The Bone came back, double fisted with our beers. He stared at me lustfully.
“MMMMMMMMM,” he moaned, as he slowly handed me a Heineken.
Right. We were going to have sex. Shiiiiiiit. I was wearing underwear that my aunt bought me- white, high-waisted, all-cotton briefs. The least sexiest pair of underwear I owned. It was probably even period stained. Why did I have to wear them? My pubes were extra wild, too. I never knew how to deal with my hair down there, so I ignored it. There was no way I was going to put a razor to my vagina. That was too risky. Sometimes I would sneak in a trim, but it’s hard when you share a bathroom with 4 other males who don’t respect your privacy. It’s been months since I did that anyway. Okay, my legs were stubbly, but not too bad. But oh no. I was wearing my padded bra. The Bone probably liked me because he thought my breasts were a cup size bigger than they really were.

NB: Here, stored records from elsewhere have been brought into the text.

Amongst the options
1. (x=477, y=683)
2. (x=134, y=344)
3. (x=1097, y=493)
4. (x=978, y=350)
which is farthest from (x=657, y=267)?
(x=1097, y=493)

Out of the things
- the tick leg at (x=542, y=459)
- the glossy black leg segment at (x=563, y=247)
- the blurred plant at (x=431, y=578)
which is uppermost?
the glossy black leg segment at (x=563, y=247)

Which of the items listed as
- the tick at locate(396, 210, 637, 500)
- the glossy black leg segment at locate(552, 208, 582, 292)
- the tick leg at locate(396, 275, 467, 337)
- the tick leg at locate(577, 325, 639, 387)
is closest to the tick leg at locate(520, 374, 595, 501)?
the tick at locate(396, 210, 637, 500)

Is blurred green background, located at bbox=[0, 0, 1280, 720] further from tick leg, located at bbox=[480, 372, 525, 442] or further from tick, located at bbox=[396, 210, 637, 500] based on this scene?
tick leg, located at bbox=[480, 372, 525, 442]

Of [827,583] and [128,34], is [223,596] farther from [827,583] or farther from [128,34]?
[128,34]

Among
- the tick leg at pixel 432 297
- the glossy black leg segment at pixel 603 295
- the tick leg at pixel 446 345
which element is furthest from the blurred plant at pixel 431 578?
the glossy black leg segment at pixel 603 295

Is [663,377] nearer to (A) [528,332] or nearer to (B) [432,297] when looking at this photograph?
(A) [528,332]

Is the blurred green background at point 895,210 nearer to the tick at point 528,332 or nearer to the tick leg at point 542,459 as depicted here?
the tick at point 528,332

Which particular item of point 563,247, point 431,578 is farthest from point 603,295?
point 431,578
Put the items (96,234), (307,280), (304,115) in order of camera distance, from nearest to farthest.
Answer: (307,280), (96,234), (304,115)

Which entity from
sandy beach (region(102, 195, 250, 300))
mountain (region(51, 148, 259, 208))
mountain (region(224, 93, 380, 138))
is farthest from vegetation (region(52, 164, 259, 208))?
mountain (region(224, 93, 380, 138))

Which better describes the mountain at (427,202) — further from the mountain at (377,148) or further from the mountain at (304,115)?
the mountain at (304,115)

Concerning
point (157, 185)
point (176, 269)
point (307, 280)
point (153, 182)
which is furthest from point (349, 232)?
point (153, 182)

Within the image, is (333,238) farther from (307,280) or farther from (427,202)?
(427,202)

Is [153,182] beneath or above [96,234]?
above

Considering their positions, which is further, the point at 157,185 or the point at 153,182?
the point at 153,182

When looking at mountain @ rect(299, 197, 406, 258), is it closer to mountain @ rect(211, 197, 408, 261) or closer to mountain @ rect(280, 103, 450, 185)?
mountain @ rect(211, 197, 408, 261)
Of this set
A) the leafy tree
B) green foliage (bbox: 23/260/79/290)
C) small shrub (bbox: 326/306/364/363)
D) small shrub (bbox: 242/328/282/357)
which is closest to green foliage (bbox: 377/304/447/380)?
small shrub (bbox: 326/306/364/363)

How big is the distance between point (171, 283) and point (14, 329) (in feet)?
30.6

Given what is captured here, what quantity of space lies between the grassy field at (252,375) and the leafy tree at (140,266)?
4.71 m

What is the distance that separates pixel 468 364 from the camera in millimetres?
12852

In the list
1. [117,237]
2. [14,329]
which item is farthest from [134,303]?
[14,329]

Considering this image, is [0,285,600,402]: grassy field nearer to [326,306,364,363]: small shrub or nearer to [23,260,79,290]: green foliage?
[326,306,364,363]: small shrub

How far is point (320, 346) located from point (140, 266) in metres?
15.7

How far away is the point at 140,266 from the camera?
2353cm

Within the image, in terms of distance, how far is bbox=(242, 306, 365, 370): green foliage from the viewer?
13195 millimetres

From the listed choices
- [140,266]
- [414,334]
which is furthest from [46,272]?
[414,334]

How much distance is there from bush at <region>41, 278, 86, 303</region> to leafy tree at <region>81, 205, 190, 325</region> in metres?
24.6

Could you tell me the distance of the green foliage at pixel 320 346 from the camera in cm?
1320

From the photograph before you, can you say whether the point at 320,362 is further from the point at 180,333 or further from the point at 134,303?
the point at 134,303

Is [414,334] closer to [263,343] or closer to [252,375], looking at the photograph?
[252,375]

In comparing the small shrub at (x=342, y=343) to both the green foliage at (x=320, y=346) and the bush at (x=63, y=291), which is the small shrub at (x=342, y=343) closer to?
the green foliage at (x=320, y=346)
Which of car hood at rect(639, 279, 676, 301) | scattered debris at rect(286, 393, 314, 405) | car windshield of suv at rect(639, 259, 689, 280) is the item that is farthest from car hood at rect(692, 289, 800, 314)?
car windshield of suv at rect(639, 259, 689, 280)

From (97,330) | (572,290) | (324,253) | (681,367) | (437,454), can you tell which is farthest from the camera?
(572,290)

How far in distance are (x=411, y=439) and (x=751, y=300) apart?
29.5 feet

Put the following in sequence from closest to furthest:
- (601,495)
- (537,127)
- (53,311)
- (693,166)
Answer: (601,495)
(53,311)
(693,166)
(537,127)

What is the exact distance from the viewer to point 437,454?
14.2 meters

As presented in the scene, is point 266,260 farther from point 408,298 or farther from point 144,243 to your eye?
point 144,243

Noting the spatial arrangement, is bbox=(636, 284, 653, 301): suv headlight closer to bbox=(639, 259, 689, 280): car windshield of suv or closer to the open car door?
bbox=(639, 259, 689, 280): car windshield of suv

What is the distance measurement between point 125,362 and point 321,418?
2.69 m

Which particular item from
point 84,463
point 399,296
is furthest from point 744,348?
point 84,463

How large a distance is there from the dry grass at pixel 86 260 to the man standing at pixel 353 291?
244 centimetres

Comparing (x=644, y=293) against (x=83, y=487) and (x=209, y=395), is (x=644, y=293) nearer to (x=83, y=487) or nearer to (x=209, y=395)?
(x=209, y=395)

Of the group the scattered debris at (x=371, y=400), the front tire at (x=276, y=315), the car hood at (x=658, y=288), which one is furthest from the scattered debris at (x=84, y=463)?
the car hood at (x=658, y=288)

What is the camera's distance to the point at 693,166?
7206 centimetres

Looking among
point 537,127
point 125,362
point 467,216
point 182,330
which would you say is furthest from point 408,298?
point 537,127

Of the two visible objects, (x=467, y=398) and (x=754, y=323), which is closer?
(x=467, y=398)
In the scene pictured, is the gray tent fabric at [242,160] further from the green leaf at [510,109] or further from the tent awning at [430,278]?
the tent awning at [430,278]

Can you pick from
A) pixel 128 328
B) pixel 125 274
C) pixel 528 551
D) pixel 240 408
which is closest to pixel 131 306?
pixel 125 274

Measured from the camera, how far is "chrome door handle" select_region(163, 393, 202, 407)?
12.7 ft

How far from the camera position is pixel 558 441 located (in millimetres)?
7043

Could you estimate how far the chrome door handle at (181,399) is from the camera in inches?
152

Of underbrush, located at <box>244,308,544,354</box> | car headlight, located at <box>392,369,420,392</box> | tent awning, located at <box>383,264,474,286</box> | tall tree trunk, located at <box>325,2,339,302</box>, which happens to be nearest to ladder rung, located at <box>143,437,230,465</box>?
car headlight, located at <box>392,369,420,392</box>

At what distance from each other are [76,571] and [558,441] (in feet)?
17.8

As soon as he takes off my bra, he’ll be horrified by my real breasts and will tell me to leave. I can’t have him take off my bra.
“You want some?” The Bone was taking a hit off his bong.
“No, thanks.” Pot scared me. I had never done it. I thought if I started smoking pot, I’d turn into my brother, and if I turned into my brother, there wouldn’t be a way of me getting out.
The Bone delicately put the bong down on the table. He turned to look at me. We were both standing. The dog was the only one sitting on the couch, obliviously chilling.
“Dance with me.” He held out his hand. His boney face was still.
We slow danced to silence. Our bodies got closer and closer. He held me like he was holding onto something. Something bigger than me. I grabbed on too. My fingers dug into skin. I found comfort knowing he was decades further along than me. Decades of more embarrassment. Decades of more disappointments. Decades of more pain.
I didn’t tell the Bone about my mother who got murdered when I was one. I didn’t tell him my dad was a creep who liked to have sex in front of me and other kids. I didn’t tell him how lost and scared I was after my grandmother’s death. But the Bone saw all of that. It was as if I did confess. Most people refused to see me. They wanted to see a simple, young girl. Perhaps my flesh was innocent and warm, but underneath was a life of silent grief.
Of course we made love, fucked, had sexual intercourse. Whatever you want to call it. I felt seen and desired as I was. I sensed my inherent power within. A power I thought that belonged to other women, but not small, wallflower voiceless Dixie. But that night, I declared my space. Cells vibrating. Guttural screams. I owned my longing and fed it to The Bone.